What you are asked to do: Output the lines of the records from the one containing "Watch This Hyundai" through the last, both ends included. Leave pictures out.

*** Opening Data provided ***

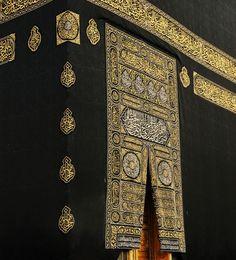 Makkah kaaba door with verses from the qoran holy book in gold Premium Photo Mecca Islam, Mecca Kaaba, Islam Quran, Doa Islam, Muslim Images, Islamic Images, Islamic Art, Islamic Pictures, Mecca Wallpaper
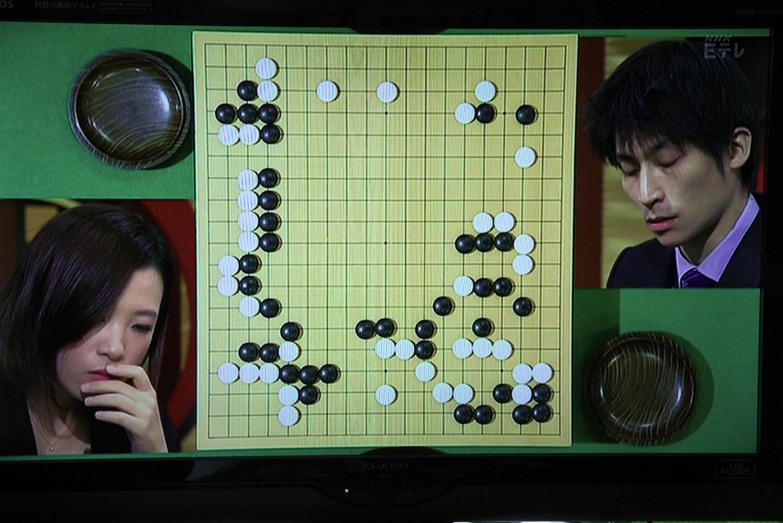 NHK杯戦の囲碁 謝依旻6段 対 張栩9段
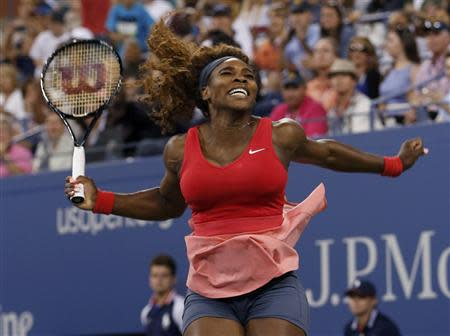 Serena Williams of the U.S. celebrates after defeating Victoria Azarenka of Belarus in their women's singles final match at the U.S. Open tennis championships in New York September 8, 2013. REUTERS/Mike Segar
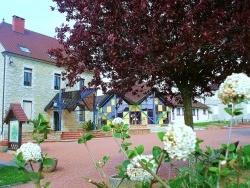 Photo paysage et monuments, Commenailles - Commenailles-Jura-Place centrale-3.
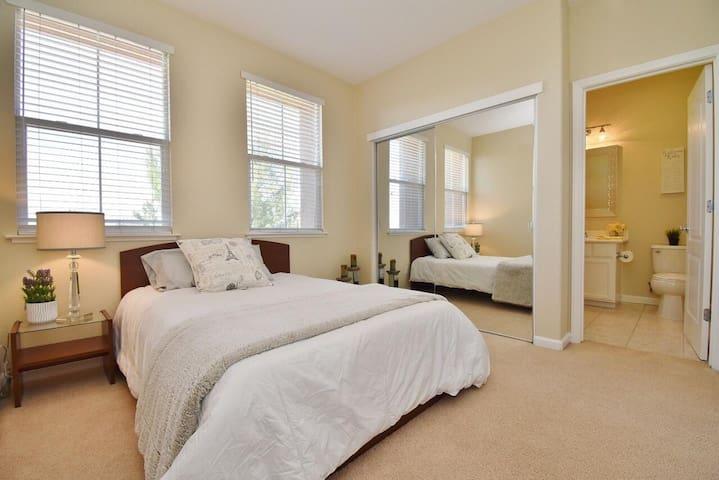 Clean private suite + easy parking - GC2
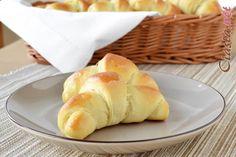 przepis na rogaliki drożdżowe Bread, Cheese, Food, Meal, Brot, Breads, Hoods, Baking, Bakeries
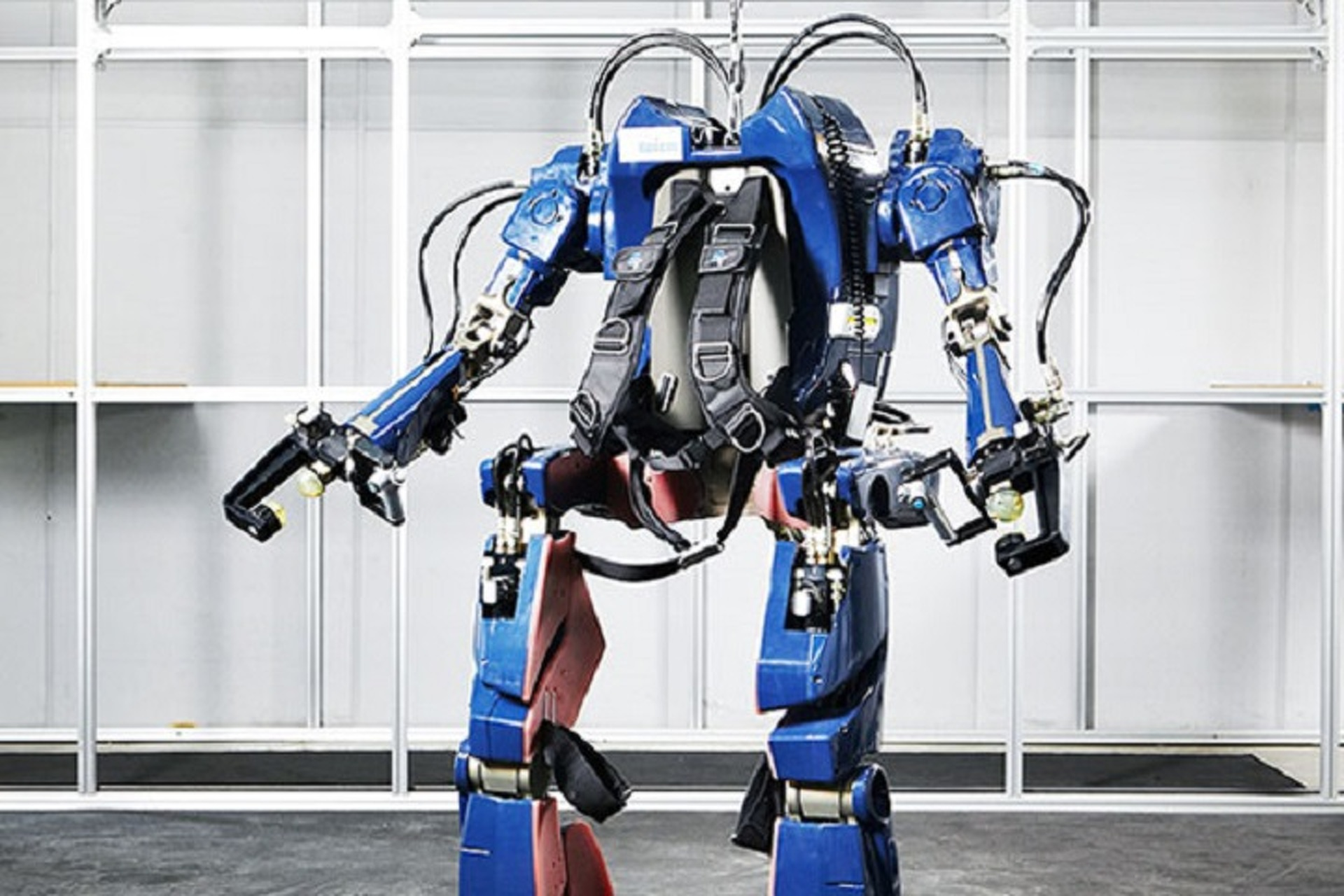Watch This Hyundai Exoskeleton Turn Man Into Machine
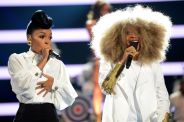 063013-shows-beta-bet-awards-performances-janelle-monae-erykah-badu-2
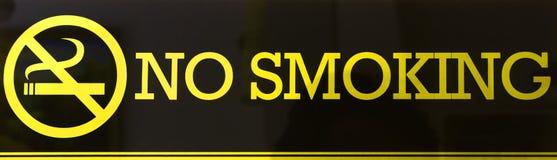 Oro non fumatori di colore del segno su fondo nero Immagini Stock Libere da Diritti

*** Closing Data provided ***

Result below:
Watch This Hyundai Exoskeleton Turn Man Into Machine
 063013-shows-beta-bet-awards-performances-janelle-monae-erykah-badu-2
 Oro non fumatori di colore del segno su fondo nero Immagini Stock Libere da Diritti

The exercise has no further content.